Content starts

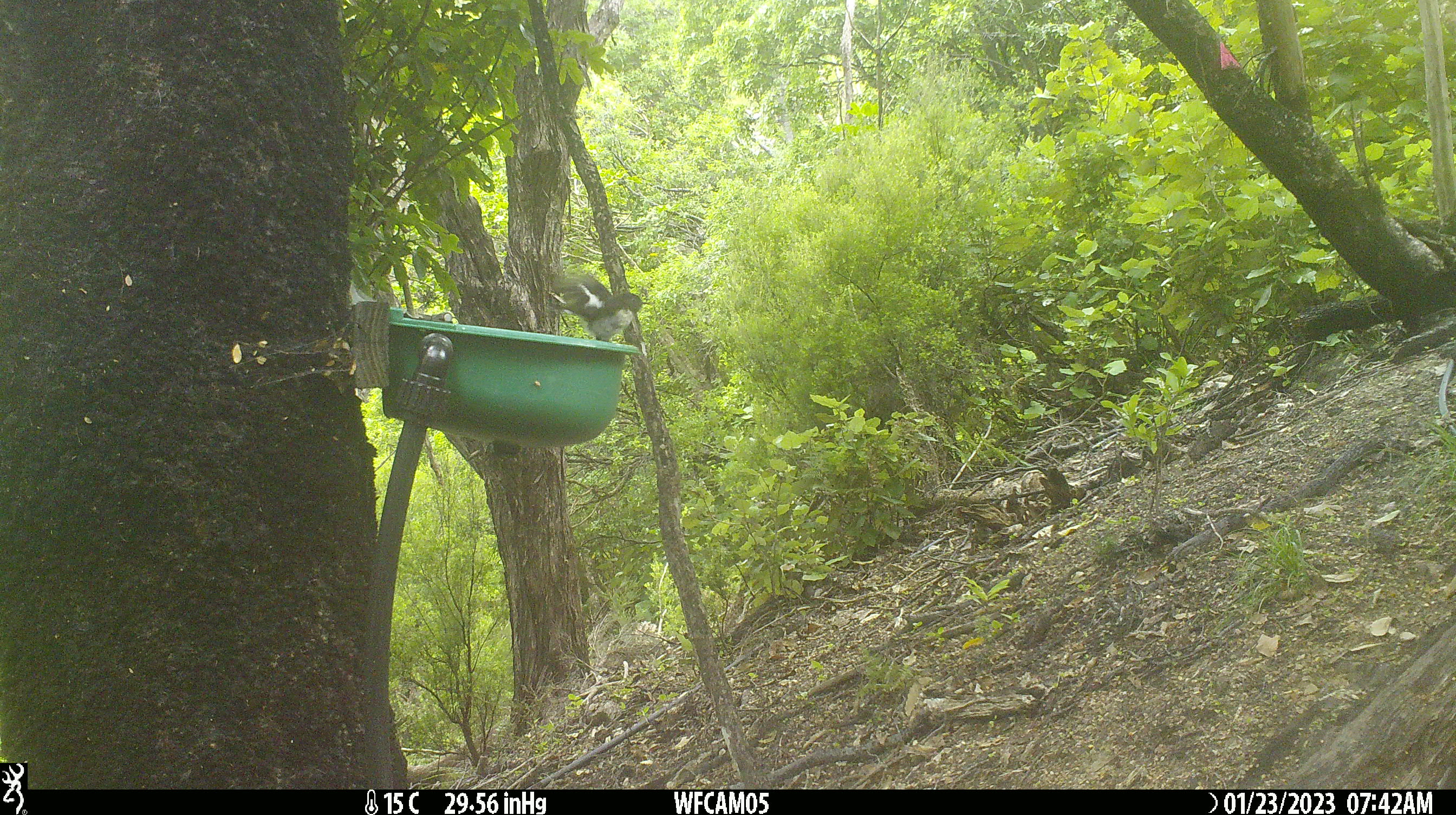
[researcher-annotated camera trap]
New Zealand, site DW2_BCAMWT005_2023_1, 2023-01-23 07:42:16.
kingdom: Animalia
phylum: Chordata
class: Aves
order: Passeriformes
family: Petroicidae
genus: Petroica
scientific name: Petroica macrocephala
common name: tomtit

Content ends
Content starts

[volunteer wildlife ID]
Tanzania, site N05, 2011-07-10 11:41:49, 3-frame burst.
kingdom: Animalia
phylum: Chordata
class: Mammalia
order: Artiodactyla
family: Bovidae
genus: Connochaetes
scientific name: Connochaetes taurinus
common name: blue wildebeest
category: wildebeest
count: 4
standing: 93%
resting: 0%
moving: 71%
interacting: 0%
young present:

Content ends

= Required action =
Find and copy each line of the listing above that holds the word "site".

= Written solution =
New Zealand, site DW2_BCAMWT005_2023_1, 2023-01-23 07:42:16.
Tanzania, site N05, 2011-07-10 11:41:49, 3-frame burst.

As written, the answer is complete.